▸ **Records for the task**:
****************
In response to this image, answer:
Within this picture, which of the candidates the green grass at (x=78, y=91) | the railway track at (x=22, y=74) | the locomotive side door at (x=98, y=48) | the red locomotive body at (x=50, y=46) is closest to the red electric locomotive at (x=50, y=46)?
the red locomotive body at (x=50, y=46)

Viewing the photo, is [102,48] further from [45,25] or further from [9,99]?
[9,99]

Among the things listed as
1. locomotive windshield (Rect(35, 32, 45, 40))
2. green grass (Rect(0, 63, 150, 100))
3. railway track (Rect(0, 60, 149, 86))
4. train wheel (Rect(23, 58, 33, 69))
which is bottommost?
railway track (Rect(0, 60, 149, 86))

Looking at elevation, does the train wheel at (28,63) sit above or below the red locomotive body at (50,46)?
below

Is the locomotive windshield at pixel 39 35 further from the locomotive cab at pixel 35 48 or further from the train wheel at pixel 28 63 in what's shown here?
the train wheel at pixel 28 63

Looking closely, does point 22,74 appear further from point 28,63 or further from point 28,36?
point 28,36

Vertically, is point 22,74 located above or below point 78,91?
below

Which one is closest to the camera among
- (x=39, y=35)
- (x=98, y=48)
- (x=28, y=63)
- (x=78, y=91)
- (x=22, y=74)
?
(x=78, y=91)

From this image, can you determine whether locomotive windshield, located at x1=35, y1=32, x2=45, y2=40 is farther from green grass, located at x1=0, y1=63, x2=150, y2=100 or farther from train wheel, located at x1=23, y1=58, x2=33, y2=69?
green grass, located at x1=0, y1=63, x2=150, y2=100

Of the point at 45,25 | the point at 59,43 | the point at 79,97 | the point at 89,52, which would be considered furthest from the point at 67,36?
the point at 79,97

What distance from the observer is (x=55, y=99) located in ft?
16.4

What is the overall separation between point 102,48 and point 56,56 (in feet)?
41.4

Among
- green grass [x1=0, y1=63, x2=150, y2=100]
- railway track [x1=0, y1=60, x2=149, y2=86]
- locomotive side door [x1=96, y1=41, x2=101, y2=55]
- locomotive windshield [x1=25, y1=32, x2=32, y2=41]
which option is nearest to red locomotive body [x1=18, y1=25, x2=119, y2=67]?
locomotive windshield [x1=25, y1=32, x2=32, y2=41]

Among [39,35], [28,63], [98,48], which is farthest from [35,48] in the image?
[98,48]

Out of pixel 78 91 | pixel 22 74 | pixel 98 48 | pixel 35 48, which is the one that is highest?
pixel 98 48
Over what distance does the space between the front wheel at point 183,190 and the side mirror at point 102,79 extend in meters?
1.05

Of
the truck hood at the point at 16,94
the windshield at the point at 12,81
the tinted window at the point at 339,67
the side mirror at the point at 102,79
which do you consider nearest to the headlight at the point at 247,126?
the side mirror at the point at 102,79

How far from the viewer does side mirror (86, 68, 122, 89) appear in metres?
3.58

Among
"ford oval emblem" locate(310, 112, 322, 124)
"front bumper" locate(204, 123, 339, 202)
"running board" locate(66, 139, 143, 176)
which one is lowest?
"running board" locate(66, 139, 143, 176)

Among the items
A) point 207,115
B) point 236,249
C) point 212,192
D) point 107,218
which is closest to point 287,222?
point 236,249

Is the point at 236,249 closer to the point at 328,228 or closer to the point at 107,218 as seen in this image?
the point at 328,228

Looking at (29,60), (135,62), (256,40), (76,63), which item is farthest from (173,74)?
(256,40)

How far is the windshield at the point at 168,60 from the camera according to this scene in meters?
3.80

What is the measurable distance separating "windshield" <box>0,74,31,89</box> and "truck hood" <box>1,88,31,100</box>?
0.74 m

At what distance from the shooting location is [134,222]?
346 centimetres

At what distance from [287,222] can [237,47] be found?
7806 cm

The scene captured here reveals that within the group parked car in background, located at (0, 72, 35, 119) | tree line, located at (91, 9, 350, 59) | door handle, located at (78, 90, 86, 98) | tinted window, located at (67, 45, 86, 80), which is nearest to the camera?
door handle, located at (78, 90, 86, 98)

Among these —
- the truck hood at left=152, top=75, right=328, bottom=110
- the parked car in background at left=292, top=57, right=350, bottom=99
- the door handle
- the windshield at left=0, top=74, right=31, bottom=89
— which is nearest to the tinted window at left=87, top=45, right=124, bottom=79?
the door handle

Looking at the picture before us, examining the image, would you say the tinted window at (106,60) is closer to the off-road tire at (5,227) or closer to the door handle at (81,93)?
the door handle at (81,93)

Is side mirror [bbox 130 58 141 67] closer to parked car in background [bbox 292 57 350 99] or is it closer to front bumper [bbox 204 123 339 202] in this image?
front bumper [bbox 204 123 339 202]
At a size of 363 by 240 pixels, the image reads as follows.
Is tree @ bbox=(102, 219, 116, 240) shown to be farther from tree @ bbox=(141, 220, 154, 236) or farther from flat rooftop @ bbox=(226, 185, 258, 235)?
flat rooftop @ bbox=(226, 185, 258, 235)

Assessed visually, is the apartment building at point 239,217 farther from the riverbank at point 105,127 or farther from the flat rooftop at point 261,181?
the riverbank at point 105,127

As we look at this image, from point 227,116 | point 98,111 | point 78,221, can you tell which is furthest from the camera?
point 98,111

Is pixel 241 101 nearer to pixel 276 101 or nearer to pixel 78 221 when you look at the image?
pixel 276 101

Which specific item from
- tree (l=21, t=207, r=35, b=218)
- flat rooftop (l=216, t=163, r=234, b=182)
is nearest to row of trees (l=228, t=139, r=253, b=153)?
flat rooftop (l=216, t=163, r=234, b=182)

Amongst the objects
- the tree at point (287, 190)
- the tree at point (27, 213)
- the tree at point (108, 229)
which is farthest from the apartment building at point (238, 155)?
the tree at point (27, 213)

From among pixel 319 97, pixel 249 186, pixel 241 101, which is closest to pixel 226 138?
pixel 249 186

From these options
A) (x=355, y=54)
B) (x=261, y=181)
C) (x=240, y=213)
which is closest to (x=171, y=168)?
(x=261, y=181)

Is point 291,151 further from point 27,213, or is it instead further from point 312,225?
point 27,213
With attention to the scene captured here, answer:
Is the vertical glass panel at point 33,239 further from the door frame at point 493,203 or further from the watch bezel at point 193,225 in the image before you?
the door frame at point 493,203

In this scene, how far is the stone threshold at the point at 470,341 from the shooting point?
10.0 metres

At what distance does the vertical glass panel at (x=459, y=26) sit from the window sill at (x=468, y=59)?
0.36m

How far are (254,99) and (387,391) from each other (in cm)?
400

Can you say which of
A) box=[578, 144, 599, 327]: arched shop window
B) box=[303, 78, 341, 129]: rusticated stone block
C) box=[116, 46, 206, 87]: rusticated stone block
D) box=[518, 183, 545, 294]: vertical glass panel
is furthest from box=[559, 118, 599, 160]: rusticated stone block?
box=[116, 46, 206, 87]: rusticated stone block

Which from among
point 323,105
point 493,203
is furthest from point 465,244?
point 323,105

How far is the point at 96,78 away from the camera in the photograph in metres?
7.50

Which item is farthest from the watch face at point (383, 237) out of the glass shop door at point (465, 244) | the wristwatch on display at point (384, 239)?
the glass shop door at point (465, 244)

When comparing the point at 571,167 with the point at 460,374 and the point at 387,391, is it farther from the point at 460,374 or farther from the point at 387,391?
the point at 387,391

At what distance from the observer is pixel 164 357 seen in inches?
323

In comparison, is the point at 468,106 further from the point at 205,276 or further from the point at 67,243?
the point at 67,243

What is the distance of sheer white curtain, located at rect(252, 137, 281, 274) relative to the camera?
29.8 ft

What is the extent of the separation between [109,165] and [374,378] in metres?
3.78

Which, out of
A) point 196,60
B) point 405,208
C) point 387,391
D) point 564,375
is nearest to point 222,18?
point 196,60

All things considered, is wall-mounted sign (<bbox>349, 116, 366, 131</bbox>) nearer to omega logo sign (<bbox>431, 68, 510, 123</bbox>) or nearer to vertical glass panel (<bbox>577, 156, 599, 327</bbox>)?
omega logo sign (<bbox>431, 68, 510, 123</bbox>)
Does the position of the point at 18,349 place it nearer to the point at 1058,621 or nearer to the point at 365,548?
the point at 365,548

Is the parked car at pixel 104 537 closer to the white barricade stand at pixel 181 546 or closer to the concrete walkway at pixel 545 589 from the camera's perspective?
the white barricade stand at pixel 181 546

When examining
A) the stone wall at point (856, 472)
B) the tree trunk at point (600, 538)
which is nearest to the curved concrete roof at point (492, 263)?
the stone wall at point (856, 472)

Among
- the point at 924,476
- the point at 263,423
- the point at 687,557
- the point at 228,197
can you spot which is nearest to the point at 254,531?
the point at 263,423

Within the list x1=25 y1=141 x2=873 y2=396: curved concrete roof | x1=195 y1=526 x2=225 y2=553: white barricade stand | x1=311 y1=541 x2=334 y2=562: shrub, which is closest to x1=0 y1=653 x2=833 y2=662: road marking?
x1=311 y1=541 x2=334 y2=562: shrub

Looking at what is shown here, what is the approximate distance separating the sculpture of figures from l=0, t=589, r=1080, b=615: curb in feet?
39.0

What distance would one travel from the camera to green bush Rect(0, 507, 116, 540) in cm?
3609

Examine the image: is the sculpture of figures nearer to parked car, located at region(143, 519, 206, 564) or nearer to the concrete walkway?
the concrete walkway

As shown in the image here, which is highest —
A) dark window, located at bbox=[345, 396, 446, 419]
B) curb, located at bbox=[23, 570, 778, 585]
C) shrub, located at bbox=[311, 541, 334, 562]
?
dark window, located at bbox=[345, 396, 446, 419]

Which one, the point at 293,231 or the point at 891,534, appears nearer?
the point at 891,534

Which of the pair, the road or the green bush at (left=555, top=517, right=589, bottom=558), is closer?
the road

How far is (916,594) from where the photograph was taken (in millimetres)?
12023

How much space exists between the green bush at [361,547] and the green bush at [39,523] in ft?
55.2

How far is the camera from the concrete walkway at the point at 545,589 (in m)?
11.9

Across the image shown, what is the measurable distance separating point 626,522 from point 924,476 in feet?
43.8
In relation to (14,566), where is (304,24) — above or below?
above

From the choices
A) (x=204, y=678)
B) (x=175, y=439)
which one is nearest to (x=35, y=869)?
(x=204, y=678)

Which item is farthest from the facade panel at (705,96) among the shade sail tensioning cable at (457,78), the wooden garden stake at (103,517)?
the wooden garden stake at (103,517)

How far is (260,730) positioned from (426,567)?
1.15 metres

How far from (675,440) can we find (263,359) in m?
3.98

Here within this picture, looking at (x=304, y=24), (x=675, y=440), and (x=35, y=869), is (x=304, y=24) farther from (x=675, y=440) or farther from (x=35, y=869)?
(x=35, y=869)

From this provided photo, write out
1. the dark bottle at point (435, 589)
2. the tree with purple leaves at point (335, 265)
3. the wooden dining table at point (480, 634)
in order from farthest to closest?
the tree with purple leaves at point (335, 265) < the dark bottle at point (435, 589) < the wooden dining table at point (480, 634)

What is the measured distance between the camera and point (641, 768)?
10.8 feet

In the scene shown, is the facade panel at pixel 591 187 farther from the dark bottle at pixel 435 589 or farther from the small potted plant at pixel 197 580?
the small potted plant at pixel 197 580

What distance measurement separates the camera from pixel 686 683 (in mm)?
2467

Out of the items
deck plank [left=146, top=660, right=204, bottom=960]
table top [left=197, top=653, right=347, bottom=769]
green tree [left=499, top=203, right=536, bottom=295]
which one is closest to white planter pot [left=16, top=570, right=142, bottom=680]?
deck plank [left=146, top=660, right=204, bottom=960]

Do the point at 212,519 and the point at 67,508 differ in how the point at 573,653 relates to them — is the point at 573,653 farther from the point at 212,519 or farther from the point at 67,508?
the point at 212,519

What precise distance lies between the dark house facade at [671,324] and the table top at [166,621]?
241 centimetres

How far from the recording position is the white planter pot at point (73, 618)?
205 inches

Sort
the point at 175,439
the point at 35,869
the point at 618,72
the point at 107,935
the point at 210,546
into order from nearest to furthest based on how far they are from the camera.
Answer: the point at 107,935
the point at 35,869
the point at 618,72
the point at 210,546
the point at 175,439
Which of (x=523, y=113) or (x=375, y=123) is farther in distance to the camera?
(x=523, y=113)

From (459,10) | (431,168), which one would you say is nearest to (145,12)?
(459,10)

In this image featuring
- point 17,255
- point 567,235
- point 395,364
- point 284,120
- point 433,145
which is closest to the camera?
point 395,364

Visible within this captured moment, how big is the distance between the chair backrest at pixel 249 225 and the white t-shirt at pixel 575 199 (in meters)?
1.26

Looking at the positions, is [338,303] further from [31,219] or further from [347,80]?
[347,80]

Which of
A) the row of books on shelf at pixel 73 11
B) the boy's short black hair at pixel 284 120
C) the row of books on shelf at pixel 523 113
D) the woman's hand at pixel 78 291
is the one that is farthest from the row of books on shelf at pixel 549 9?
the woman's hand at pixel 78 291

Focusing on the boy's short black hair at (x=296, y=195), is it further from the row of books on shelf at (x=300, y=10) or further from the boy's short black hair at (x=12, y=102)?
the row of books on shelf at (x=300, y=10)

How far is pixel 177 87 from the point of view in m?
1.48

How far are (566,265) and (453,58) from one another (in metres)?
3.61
****************
▸ **Requirements**: All lines from the one that contains "Visible within this" through the end of the material are to be quoted exactly, with both ends included.

▸ **Solution to this problem**:
Visible within this captured moment, how big is the distance between the chair backrest at pixel 249 225 and the white t-shirt at pixel 575 199 (in meters)?
1.26

Looking at the positions, is [338,303] further from [31,219] or further from [347,80]?
[347,80]

Which of
A) the row of books on shelf at pixel 73 11
B) the boy's short black hair at pixel 284 120
C) the row of books on shelf at pixel 523 113
D) the woman's hand at pixel 78 291
is the one that is farthest from the row of books on shelf at pixel 549 9?
the woman's hand at pixel 78 291

Focusing on the boy's short black hair at (x=296, y=195), is it further from the row of books on shelf at (x=300, y=10) or further from the boy's short black hair at (x=12, y=102)?
the row of books on shelf at (x=300, y=10)

How far is pixel 177 87 from the point of view in m?
1.48

How far are (566,265) and (453,58) from one another (in metres)?
3.61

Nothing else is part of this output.